§ Supplied material:
- - -

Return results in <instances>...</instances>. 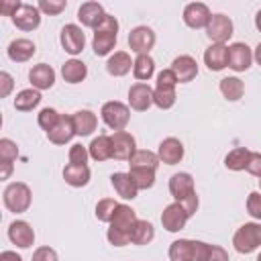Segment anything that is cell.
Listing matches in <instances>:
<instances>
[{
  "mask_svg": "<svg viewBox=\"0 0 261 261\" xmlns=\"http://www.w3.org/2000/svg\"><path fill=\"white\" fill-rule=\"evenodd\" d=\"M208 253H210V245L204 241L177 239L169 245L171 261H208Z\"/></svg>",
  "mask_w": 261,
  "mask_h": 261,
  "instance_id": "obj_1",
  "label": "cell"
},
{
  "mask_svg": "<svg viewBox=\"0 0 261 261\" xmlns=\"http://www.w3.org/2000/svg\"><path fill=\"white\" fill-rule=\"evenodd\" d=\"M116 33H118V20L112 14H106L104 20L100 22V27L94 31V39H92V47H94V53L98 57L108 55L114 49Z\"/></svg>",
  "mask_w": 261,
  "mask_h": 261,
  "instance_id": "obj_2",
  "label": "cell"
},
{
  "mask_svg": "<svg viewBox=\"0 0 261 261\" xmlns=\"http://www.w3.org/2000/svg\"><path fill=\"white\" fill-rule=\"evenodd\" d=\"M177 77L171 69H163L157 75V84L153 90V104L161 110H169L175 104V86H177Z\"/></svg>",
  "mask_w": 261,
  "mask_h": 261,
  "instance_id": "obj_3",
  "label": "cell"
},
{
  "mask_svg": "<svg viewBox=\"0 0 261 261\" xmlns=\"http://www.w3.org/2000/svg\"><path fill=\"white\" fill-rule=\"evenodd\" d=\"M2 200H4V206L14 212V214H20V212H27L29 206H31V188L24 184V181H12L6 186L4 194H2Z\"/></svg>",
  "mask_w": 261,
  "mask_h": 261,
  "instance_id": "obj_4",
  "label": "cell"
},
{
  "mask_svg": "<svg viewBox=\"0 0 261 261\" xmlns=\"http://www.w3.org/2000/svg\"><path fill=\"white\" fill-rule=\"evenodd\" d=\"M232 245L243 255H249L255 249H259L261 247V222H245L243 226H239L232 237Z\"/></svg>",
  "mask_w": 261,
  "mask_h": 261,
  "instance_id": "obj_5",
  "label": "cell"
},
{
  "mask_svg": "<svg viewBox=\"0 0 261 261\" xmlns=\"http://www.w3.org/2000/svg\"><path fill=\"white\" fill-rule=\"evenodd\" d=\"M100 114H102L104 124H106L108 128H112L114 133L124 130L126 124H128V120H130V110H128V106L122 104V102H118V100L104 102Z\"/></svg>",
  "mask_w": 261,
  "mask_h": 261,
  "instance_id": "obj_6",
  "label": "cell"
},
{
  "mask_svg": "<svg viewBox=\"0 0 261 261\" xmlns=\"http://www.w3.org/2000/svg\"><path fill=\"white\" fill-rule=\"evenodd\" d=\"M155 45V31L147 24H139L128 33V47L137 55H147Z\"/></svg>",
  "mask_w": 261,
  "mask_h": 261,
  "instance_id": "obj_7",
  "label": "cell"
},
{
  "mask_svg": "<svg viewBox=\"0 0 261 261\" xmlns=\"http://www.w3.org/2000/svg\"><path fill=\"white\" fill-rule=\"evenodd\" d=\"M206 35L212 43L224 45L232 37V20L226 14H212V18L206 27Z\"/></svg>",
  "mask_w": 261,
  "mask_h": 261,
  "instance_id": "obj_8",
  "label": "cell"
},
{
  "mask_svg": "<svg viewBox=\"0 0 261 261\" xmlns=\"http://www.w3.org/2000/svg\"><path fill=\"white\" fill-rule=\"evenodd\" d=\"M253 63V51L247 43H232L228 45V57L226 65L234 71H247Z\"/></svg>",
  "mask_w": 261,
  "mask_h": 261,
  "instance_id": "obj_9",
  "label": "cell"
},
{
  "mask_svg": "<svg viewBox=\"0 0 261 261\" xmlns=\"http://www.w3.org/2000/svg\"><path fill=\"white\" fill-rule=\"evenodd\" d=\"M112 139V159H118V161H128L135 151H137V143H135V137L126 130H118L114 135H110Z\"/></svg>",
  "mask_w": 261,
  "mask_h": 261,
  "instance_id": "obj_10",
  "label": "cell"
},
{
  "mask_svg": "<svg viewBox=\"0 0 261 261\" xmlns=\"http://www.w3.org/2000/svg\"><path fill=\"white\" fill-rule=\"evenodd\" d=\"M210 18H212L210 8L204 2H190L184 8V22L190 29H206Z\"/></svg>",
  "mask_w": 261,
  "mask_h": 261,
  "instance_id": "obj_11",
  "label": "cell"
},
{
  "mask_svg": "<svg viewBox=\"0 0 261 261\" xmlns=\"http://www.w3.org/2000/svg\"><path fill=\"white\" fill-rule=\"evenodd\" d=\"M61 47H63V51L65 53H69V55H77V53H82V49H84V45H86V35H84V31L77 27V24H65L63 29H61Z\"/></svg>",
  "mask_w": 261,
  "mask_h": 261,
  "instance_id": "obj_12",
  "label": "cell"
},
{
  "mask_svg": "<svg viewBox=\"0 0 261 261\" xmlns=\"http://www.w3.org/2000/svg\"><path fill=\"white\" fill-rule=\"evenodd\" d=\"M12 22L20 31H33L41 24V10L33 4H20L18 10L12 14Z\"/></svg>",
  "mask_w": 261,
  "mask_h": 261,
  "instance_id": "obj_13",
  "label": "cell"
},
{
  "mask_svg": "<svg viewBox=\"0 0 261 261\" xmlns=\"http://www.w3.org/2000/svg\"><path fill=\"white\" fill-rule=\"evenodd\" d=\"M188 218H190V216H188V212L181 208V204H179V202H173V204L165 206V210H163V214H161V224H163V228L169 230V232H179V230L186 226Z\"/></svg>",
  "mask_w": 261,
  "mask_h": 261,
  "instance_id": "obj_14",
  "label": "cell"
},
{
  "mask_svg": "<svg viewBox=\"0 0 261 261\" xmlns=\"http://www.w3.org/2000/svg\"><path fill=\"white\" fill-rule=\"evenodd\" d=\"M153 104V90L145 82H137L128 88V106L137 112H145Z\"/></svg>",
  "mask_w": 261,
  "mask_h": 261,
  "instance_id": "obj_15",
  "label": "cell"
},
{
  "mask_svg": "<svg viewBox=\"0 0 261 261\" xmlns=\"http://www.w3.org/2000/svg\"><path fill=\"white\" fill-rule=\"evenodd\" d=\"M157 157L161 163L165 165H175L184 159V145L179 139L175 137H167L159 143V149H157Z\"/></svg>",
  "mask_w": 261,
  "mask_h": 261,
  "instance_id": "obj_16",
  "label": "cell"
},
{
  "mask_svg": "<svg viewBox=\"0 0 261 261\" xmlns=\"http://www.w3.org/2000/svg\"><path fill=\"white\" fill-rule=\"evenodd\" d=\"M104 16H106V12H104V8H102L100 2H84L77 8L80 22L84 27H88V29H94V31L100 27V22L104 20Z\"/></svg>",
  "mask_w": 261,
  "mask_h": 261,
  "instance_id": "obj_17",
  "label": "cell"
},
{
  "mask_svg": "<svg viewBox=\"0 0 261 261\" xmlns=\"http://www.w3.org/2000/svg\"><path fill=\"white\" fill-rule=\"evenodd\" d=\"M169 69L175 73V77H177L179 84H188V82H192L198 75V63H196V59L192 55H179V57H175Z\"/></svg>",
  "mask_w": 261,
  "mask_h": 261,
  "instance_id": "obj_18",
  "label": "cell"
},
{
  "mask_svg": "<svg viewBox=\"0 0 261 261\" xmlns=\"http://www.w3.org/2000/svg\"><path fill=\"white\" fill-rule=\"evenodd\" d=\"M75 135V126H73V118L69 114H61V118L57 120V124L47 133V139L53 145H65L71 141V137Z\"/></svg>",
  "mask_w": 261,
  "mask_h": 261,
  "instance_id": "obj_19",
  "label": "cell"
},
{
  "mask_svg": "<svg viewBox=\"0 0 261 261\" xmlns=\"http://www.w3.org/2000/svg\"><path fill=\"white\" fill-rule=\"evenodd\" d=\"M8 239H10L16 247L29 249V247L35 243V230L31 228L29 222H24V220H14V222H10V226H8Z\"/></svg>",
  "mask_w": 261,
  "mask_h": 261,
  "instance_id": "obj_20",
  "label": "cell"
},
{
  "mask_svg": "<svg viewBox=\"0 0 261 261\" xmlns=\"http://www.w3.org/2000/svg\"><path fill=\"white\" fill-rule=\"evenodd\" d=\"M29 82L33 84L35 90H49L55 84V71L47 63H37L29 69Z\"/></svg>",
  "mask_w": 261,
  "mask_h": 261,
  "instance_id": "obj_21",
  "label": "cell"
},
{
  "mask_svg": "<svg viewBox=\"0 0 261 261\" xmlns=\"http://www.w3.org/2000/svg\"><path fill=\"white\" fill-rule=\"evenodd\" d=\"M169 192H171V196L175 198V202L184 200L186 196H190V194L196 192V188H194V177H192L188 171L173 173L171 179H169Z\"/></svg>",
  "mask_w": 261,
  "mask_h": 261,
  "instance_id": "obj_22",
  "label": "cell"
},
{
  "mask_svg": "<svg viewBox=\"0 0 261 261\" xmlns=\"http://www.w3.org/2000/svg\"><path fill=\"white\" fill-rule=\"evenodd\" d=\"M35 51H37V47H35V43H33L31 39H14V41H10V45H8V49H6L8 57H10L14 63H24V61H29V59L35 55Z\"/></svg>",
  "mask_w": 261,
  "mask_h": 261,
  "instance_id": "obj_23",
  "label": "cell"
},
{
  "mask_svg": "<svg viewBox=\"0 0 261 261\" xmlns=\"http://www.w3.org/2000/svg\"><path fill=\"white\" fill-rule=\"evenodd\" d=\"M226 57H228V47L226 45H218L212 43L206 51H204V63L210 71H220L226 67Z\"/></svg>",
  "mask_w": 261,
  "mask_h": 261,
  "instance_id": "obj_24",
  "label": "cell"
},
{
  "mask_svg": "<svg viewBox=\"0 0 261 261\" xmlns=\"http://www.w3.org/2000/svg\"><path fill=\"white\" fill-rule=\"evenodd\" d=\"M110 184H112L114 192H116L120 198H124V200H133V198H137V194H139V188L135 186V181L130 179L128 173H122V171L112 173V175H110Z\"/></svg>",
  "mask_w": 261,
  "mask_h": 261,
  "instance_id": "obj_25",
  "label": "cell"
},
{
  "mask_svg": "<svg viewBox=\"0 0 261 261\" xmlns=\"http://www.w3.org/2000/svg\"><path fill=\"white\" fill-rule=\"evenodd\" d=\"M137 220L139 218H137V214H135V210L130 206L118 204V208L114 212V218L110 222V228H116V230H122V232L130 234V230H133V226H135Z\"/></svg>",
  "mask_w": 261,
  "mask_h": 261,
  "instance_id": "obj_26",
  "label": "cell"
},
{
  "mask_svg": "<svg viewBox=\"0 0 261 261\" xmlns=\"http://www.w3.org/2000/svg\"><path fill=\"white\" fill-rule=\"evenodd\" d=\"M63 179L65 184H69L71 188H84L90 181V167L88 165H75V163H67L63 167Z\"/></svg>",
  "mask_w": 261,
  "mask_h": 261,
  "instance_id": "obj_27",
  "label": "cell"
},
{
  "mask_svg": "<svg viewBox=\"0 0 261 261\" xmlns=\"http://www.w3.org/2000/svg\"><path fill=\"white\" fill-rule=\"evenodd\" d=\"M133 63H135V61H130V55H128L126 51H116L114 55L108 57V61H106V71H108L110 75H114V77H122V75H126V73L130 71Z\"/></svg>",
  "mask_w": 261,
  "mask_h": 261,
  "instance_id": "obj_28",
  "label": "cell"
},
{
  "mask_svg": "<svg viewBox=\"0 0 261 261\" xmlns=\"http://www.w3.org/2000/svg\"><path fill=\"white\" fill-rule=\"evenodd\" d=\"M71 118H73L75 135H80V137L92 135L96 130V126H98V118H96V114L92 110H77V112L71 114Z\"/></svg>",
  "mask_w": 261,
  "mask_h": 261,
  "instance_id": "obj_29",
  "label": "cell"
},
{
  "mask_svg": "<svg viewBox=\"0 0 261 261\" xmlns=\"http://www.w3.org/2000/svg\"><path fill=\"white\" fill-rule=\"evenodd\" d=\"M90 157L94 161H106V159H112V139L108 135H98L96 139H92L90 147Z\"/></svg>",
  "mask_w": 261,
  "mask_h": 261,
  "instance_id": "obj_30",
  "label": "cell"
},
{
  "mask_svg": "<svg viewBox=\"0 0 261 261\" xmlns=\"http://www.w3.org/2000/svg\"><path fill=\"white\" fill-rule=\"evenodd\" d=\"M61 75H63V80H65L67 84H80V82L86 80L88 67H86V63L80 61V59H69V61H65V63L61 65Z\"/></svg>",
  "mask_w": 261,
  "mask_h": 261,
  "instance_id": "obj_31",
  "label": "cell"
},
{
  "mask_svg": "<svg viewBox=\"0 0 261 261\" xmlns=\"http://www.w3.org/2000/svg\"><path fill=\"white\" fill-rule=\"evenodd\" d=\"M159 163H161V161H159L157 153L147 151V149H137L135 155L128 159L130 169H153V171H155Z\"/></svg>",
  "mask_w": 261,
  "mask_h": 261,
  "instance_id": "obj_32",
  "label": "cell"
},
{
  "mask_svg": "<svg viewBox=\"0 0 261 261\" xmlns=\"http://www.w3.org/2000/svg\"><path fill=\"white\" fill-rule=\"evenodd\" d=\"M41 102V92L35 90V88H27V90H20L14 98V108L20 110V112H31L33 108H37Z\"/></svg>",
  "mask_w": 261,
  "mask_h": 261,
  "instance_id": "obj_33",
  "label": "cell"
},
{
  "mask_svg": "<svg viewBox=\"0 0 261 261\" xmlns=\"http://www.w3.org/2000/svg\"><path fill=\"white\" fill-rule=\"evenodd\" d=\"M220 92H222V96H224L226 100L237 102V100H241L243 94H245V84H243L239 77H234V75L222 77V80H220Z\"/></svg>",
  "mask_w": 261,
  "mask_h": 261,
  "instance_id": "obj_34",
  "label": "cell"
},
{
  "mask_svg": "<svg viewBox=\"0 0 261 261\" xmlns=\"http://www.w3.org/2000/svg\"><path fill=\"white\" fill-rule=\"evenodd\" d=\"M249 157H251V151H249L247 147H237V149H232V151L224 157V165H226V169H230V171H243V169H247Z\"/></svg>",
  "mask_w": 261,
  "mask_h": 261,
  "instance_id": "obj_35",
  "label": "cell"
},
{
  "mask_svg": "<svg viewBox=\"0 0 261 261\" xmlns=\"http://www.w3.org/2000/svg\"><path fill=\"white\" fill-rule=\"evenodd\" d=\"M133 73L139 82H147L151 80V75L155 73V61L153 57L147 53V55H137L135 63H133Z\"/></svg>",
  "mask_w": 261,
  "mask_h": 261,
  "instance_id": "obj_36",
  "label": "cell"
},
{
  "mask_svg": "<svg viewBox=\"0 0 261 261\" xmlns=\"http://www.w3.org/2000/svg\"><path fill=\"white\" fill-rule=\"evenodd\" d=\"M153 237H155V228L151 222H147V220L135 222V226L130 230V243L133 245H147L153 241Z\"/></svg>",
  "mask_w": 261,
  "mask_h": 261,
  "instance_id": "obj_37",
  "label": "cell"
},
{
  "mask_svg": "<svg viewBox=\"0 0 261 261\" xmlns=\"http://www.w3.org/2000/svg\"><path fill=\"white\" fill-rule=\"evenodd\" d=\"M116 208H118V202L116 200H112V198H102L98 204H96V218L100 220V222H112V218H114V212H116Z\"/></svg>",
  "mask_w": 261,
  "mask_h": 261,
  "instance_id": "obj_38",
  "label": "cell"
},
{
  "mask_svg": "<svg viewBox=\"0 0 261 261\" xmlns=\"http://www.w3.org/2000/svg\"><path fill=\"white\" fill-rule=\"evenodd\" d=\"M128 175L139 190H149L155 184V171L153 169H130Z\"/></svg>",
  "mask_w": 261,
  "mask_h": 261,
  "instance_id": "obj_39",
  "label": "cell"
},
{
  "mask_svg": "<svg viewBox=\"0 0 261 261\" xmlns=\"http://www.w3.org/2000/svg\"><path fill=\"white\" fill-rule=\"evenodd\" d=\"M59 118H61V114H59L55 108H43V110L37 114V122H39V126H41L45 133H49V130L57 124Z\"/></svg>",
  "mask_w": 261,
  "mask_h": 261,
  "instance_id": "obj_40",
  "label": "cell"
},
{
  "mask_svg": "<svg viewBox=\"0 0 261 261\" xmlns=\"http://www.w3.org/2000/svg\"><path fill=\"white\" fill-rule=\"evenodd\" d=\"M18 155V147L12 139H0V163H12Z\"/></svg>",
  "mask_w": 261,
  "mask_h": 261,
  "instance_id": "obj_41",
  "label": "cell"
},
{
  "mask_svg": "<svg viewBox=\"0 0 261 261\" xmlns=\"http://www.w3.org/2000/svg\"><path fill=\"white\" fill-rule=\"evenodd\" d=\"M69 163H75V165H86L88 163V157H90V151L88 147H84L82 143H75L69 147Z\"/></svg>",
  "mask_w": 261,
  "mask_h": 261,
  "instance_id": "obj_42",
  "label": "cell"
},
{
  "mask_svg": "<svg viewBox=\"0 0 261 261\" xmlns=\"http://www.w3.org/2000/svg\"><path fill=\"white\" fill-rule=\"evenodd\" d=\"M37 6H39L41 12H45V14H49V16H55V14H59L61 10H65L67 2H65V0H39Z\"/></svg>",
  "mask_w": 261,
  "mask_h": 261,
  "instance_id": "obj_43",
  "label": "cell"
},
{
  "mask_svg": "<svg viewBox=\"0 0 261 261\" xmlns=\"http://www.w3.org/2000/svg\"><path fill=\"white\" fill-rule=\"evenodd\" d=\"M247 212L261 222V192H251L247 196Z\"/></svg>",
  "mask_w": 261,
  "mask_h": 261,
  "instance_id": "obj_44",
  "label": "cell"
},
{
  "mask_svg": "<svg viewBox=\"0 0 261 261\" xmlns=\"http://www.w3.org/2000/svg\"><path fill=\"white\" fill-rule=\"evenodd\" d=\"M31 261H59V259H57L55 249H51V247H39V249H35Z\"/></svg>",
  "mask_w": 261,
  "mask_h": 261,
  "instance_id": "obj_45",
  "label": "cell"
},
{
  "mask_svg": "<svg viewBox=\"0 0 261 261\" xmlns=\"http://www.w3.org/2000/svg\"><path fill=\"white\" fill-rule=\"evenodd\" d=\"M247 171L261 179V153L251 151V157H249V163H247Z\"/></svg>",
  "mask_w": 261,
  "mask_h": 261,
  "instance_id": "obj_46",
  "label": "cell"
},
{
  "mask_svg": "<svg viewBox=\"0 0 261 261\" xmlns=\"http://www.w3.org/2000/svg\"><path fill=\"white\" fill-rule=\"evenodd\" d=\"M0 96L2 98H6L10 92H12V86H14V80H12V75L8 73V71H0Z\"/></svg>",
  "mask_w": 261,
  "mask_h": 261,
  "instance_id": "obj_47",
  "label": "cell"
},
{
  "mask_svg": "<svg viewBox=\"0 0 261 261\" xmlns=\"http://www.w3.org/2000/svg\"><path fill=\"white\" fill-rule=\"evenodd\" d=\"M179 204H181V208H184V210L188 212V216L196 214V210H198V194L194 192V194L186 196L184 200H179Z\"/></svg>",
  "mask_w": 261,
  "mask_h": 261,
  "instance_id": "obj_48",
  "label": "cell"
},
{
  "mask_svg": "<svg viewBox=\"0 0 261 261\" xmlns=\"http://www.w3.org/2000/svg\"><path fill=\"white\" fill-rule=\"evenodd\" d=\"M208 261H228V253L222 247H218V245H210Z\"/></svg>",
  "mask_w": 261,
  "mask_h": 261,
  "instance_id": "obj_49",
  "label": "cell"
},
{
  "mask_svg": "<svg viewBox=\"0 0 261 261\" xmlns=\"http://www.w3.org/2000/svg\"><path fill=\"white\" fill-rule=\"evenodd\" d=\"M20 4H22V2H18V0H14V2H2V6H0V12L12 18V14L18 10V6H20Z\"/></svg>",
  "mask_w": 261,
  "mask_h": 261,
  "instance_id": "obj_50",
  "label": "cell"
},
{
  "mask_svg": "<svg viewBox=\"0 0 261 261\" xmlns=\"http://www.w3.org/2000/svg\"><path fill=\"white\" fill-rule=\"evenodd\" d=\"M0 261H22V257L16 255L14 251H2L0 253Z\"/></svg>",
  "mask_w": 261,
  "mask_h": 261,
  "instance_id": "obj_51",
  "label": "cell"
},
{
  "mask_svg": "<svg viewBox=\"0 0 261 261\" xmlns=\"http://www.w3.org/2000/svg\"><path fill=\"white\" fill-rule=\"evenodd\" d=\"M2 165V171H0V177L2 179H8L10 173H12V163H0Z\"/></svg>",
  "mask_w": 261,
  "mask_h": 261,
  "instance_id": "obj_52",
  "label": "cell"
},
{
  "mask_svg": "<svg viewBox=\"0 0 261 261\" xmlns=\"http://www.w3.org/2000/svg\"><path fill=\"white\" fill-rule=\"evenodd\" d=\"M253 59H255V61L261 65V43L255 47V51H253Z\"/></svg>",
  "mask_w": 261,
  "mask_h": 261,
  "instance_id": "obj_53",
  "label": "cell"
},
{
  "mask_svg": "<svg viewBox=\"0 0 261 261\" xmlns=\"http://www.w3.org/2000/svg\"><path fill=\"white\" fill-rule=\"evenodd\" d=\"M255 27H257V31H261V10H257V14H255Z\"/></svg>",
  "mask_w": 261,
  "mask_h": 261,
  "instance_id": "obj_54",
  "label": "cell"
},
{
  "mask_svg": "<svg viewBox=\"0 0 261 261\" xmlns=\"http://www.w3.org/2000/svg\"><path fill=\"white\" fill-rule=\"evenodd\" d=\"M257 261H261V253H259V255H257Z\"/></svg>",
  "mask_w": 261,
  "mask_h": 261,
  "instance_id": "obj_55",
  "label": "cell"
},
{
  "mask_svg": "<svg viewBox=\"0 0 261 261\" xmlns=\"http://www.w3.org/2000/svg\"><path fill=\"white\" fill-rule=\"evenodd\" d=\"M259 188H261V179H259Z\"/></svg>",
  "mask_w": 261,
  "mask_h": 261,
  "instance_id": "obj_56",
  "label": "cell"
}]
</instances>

- - -

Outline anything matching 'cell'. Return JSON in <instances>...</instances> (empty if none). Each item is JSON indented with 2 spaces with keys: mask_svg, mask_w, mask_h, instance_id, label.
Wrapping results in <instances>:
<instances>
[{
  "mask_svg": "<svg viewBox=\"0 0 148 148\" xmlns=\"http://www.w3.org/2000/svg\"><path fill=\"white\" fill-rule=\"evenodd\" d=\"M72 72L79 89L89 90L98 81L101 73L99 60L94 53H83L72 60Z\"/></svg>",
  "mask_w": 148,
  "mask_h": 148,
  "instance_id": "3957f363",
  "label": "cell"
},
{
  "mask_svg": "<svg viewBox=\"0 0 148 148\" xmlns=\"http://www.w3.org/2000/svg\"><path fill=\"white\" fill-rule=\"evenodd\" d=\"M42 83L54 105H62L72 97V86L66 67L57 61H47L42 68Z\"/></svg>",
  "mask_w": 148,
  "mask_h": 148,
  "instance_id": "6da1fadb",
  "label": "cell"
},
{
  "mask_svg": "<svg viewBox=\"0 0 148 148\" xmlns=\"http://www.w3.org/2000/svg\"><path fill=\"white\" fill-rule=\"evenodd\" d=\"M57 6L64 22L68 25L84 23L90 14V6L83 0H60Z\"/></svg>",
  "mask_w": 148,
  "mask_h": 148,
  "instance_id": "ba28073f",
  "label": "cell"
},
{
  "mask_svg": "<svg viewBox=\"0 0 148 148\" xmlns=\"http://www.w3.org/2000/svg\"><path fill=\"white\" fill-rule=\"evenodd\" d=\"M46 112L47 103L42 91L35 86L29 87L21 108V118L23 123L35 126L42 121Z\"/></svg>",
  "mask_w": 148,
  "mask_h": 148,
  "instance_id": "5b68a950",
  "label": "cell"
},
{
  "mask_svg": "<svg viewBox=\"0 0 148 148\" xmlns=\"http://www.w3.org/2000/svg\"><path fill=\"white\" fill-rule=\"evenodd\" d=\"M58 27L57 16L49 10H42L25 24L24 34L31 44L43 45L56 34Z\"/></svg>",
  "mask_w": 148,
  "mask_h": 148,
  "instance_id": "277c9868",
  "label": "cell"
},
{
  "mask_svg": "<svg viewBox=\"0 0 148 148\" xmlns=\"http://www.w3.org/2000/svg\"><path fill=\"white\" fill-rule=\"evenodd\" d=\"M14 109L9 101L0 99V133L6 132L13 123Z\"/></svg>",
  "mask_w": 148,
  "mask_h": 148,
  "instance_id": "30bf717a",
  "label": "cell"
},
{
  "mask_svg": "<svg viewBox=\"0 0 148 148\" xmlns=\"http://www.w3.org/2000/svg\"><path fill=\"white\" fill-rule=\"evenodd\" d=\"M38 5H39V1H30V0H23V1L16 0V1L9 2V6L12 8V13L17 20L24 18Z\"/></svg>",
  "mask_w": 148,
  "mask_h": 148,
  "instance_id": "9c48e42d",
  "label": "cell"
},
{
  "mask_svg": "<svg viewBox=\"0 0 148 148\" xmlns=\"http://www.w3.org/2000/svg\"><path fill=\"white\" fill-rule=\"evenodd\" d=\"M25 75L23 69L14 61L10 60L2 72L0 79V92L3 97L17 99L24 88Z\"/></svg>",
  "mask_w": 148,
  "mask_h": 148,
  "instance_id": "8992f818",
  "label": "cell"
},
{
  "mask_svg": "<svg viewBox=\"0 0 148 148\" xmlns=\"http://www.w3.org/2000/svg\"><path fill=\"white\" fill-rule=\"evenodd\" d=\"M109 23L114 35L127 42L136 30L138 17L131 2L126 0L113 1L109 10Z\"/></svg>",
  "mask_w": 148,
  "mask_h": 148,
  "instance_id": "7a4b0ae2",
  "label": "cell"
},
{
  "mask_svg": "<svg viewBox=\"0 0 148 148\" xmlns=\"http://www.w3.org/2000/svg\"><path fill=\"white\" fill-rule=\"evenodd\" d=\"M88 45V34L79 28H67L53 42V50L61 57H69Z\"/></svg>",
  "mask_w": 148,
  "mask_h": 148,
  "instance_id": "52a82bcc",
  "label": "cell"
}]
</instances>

- - -

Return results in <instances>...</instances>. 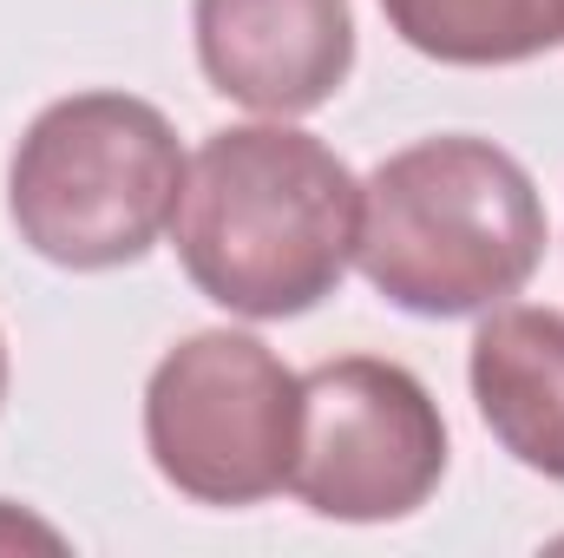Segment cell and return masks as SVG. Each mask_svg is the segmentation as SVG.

- - -

§ Exercise brief: Copy the listing lines from the one containing "Outline anything matching" up to and including the one containing "109L9 101L0 99V133L6", switching each "instance_id" to "item_id" and changing nothing else.

§ Solution to this problem:
Outline anything matching 'cell'. Return JSON in <instances>...</instances> (empty if none). Each item is JSON indented with 2 spaces with keys: mask_svg, mask_w, mask_h, item_id, label.
Wrapping results in <instances>:
<instances>
[{
  "mask_svg": "<svg viewBox=\"0 0 148 148\" xmlns=\"http://www.w3.org/2000/svg\"><path fill=\"white\" fill-rule=\"evenodd\" d=\"M72 72L79 89L89 90L98 81L101 73L99 60L94 53H83L72 60Z\"/></svg>",
  "mask_w": 148,
  "mask_h": 148,
  "item_id": "3957f363",
  "label": "cell"
},
{
  "mask_svg": "<svg viewBox=\"0 0 148 148\" xmlns=\"http://www.w3.org/2000/svg\"><path fill=\"white\" fill-rule=\"evenodd\" d=\"M42 83L54 105H62L72 97V86L66 67L57 61H47L42 68Z\"/></svg>",
  "mask_w": 148,
  "mask_h": 148,
  "item_id": "6da1fadb",
  "label": "cell"
},
{
  "mask_svg": "<svg viewBox=\"0 0 148 148\" xmlns=\"http://www.w3.org/2000/svg\"><path fill=\"white\" fill-rule=\"evenodd\" d=\"M57 6L64 22L68 25L84 23L90 14V6L83 0H60Z\"/></svg>",
  "mask_w": 148,
  "mask_h": 148,
  "item_id": "ba28073f",
  "label": "cell"
},
{
  "mask_svg": "<svg viewBox=\"0 0 148 148\" xmlns=\"http://www.w3.org/2000/svg\"><path fill=\"white\" fill-rule=\"evenodd\" d=\"M46 112L47 103L42 91L35 86L29 87L21 108V118L23 123L35 126L42 121Z\"/></svg>",
  "mask_w": 148,
  "mask_h": 148,
  "item_id": "5b68a950",
  "label": "cell"
},
{
  "mask_svg": "<svg viewBox=\"0 0 148 148\" xmlns=\"http://www.w3.org/2000/svg\"><path fill=\"white\" fill-rule=\"evenodd\" d=\"M58 27L57 16L49 10H42L25 24L24 34L31 44L43 45L56 34Z\"/></svg>",
  "mask_w": 148,
  "mask_h": 148,
  "item_id": "277c9868",
  "label": "cell"
},
{
  "mask_svg": "<svg viewBox=\"0 0 148 148\" xmlns=\"http://www.w3.org/2000/svg\"><path fill=\"white\" fill-rule=\"evenodd\" d=\"M14 109L9 101L0 99V133L6 132L13 123Z\"/></svg>",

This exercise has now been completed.